1) CLASSIFICATION ET SIGNIFICATION :

Famille : Formicidae
Sous-famille : Myrmicinae
Tribu : Crematogastrini
Genre : Crematogaster
Espèce : Crematogaster scutellaris

Taxonomiste et année de description : Espèce décrite par Guillaume-Antoine Olivier en 1792.
Noms vernaculaires : Crematogaster scutellaris est dite « fourmi écussonnée » et « fourmi acrobate ».
Synonymes et anciens noms utilisés : Acrocoelia ruficeps Mayr, 1853, Crematogaster scutellaris var. corsica Santschi, 1921 , Crematogaster scutellaris var. degener Santschi, 1937, Crematogaster scutellaris var. grouvellei Bondroit, 1918, Crematogaster scutellaris var. hybrida Zimmermann, 1935, Crematogaster scutellaris var. lichtensteini Bondroit, 1918, Formica haematocephala Leach, 1825, Formica scutellaris Olivier, 1792, Myrmica rediana Gené, 1841 , Myrmica rubriceps Nylander, 1849.

Étymologie genre : « kremastos » (κρεμαστός) du grec «suspendu » assemblé à la racine « gastír » (γαστήρ) pour «abdomen».
Étymologie espèce : Probablement issue de la racine latine « scutella », dérivée de « scutum » qualifiant un objet ovale et bombé/creux (plus précisément, un bouclier). Littéralement, « scutella » signifie « écuelle », dû à la forme du récipient. Il s’agit peut-être d’une référence à la forme arrondie de la tête de la fourmi.

2) MORPHOLOGIE ET IDENTIFICATION :

TAILLE OUVRIÈRES : 3,0 à 5,0 mm
TAILLE GYNE : 7,5 à 10 mm
TAILLE MÂLE : 3,0 à 4,0 mm

Morphisme : Cette espèce est monomorphe. 

Identification : En France métropolitaine, cette espèce est la seule Crematogaster à avoir une tête rouge.

Description et particularités physiques : Crematogaster scutellaris est une petite fourmi bicolore à la tête rouge et au corps noir
brillant. L’extrémité de son abdomen est pointue. Cette espèce est morphologiquement très semblable aux Camponotus lateralis, qui suivent d’ailleurs souvent leurs pistes de phéromones. Pour les différencier, on peut noter un gastre plus pointu chez C. scutellaris, et une taille légèrement supérieure chez C. lateralis. Crematogaster scutellaris possède également une forte adhérence sur un nombre important de matériaux, d’où une origine probable de son surnom : « fourmi acrobate ».

3) BIOLOGIE :

Description du biotope : Les Crematogaster scutellaris sont lignicoles et quasi xérophiles. Extrêmement dominantes dans leur milieu, elles vivent dans les bois secs, vivants ou morts des zones boisées méditerranéennes, mais se plaisent également en milieu urbain dans les charpentes ou les pylônes en bois.

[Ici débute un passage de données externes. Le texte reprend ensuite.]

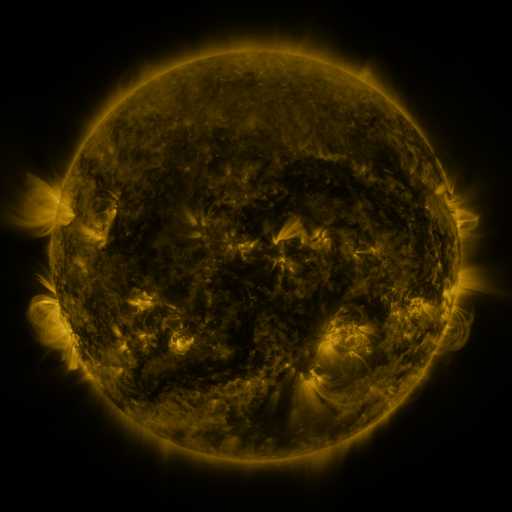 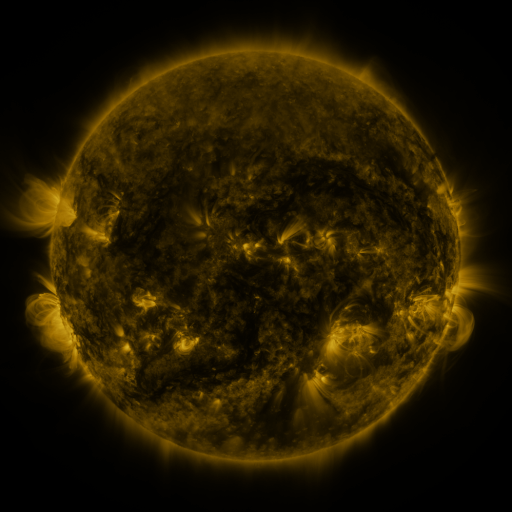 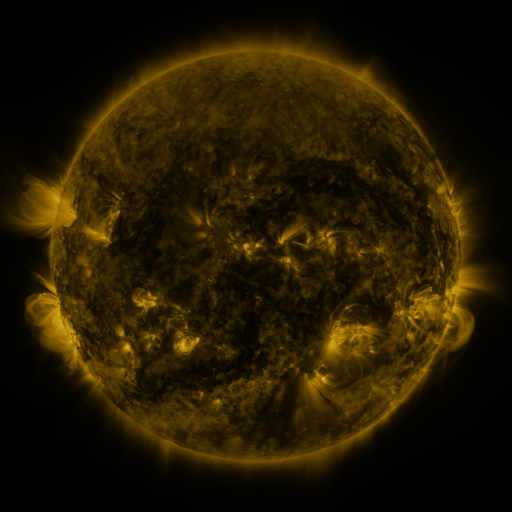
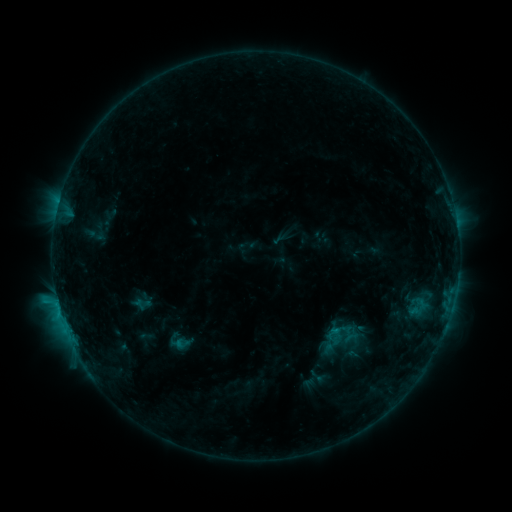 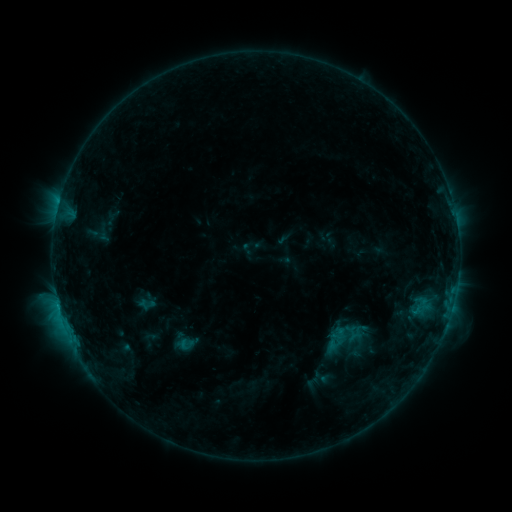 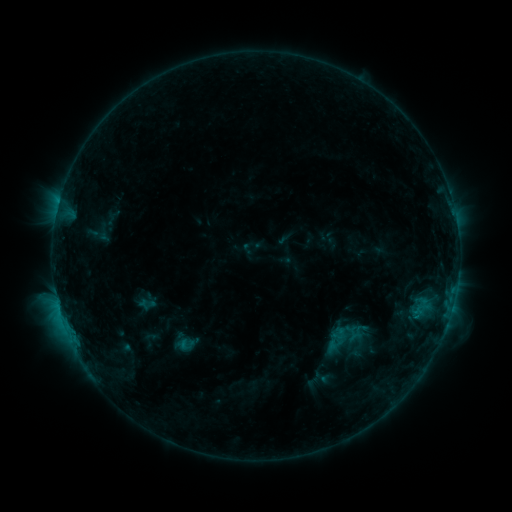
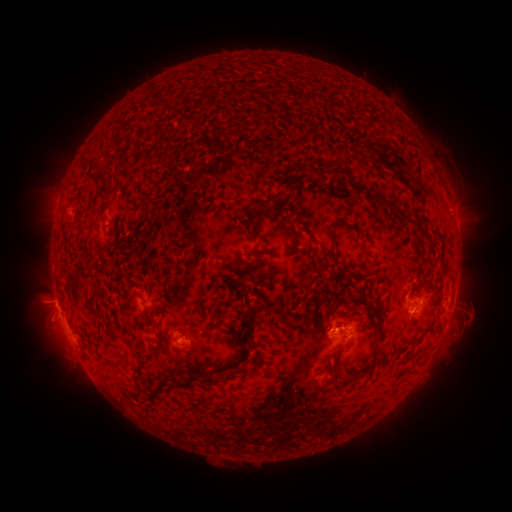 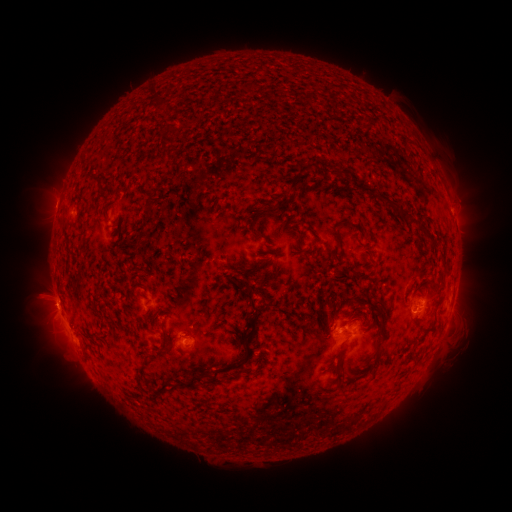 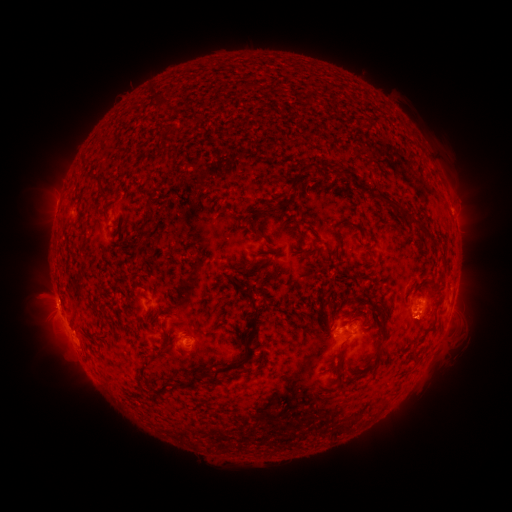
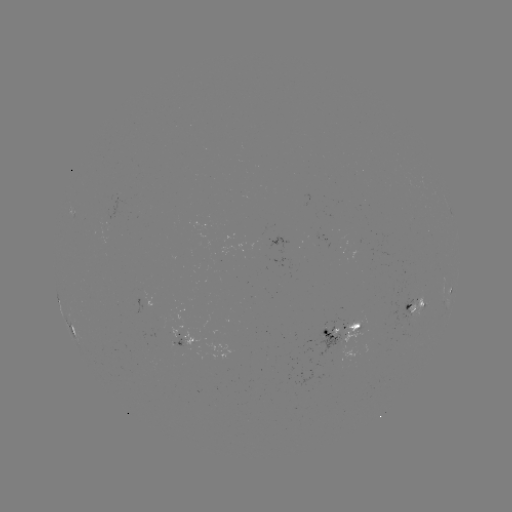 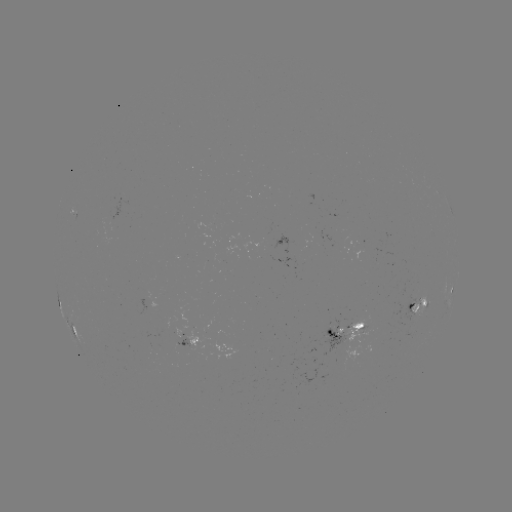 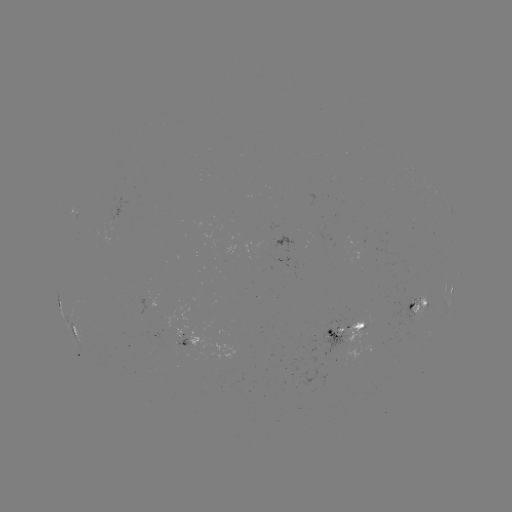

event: emerging-flux region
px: (416, 314)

Nidification : Les Crematogaster scutellaris sont lignicoles. Elles vivent donc dans du bois, arbres ou morceaux de bois. Espèce également connue pour être plutôt opportuniste dans ses lieux de nidification. Dans sa zone de répartition, il n’est pas rare de tomber sur des colonies s’étant installées entre des piles de cartons, sous des tuiles, ou encore dans les charpentes des maisons. Elles peuvent aussi parfois s’installer sous des pierres. Leurs colonies présentent une polydomie saisonnière : des nids satellites s’établissent surtout durant l’été afin d’exploiter le plus de ressources possibles durant la saison de développement. Une colonie semble être capable de monopoliser durant cette période jusqu’à une quinzaine d’arbres (Santini, G et al. (2011)). Un certain nombre de Crematogaster tropicales sont capables de synthétiser du « carton », un matériau de construction du nid, en mastiquant des fibres végétales (Longino, J.T. (2003)) ; cela a aussi été observé en captivité chez C. scutellaris.

Démographie : En prenant en compte la polydomie, les anciennes estimations donnant 10 000 individus à taille adulte sont probablement largement sous-estimées.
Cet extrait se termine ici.